I say to the judges “No.” You’re best.
This post is a real surprise for me! because I have the SAME experience with me… in a argentine tv program called “El Casting de la tele” (The Television Casting)… and… I played the electric harp in this program years ago… I played your Baroque Flamenco, on the semifinal stage… and the people of the jury say “ok ok… you play really well the harp! but… I dont like your piercings… I dont like your t-shirt… and I think that you just pretend to be different!”…
I have the same problem with a stupid productor of Argentina also… This year he contacted me for promove my art… he was think that my music is magic… loved… and blablabla!!!… But… he say “Athy… you need to look like a very romantic and Armani or Christian Dior model with a harp! you are not freak!”… ok ok ok… and what happen with the PERSONALITY of the harper?!!! my GOD!!!! You have a loooooooooooooonggggggg road on the art!! you are the best harpist that I ever listened! (and I play the harp for 13 years…. and… YOU are the unique harpist that touched my heart and soul and… you have the energy for promove a NEW style of harpists… I hate the classical style of harpist… the harp… is a very ambiguos instrument… and… I hate teh idea that the people put the harp on the stupid place of classical… angelical… and new age faces!!… YOU CHANGED THE HISTORY of this “mytical” instrument… and this people dont KNOW NOTHING!!…
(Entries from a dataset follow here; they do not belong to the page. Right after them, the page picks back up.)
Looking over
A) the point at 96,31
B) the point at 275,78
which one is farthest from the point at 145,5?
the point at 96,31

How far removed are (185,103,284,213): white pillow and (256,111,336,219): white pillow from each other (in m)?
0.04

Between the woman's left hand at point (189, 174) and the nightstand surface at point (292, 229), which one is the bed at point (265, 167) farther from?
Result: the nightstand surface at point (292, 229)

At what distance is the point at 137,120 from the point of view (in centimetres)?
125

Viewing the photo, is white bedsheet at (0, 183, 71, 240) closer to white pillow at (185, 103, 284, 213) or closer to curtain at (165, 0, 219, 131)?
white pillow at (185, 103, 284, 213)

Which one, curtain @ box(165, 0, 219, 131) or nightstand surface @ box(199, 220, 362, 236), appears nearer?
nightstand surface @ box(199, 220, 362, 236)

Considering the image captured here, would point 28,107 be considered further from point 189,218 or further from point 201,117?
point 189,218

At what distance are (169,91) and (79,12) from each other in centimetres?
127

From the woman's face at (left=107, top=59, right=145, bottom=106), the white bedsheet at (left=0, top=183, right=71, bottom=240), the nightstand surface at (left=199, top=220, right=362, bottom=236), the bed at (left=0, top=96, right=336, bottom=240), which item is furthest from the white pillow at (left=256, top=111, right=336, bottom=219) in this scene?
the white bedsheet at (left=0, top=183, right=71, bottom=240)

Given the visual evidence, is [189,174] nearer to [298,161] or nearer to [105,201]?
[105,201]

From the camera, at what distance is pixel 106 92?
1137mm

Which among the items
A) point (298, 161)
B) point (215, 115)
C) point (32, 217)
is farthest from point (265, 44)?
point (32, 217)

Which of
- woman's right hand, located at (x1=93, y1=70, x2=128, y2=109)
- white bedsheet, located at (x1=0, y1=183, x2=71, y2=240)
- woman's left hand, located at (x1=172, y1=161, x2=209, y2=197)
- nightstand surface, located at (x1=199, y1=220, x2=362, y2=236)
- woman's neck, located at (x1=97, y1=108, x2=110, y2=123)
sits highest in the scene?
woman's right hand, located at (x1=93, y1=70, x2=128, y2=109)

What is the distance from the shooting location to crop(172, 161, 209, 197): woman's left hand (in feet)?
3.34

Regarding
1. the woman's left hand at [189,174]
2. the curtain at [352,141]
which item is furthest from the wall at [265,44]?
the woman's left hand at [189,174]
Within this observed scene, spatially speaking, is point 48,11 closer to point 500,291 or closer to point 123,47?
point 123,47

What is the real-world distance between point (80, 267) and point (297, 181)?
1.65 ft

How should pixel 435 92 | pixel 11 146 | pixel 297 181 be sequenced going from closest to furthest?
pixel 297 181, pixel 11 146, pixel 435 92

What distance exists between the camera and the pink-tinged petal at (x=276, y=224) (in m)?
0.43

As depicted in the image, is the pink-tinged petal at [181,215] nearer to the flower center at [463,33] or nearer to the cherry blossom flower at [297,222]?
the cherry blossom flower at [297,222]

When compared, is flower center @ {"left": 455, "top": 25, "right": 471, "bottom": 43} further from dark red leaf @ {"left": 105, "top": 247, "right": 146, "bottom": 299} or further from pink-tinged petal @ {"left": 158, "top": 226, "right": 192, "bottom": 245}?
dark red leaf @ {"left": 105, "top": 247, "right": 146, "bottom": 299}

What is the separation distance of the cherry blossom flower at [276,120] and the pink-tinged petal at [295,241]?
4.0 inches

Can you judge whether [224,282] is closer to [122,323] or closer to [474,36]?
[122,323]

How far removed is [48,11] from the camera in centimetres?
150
Is incredible but Im really touched by this history… because I have the same problem here in Argentina… and… this last weeks Im really sad for this producer… for his words… really… BUT NOW… I know… that YOU are a pionner!!! like Madonna… like Michael Jackson BUT on the harp… and seriusly Deborah… this people of the jury… dont know nothink about THE HARP!!…
With you forever!… on the same road…
And… for me… for this young artist from Argentina… you are 100!! not 10! 10000! 🙂 Congratulations for this big artistic road. You are the best.
P.D: So sorry for my english… I hope that you understand the all words… 🙂
I’m sorry you had this experience, Athy — but it sounds like, for you, it made you more strong in yourself, which is what it did for me, and that is worth so much! I know you know who you are, and the ‘you’ of you will win, no matter what!
“They told me to expect a lot of pressure from AGT producers to “game” the show by playing familiar music (subtext: DON’T play your originals) – ”
They say the same for me!!!! and I played the Canon of Pachelbel on the first round because they want a “familiar” harp sound!!!! see this video Deborah:
My experience is in ARGENTINA! And your experience is in USA!!!
This world… is terrible… my God… the same history… on different parts of the world!!!
Yes, but for me, it was a very good experience. Like dragons at the gate of myself, you know. It’s just an experience. They are making television the way they envision it, they have no personal feelings against artists. It is for us to find a way for that experience to help lead us closer to ourselves. In that way, it is a very, very good situation — just painful, like a lot of growing.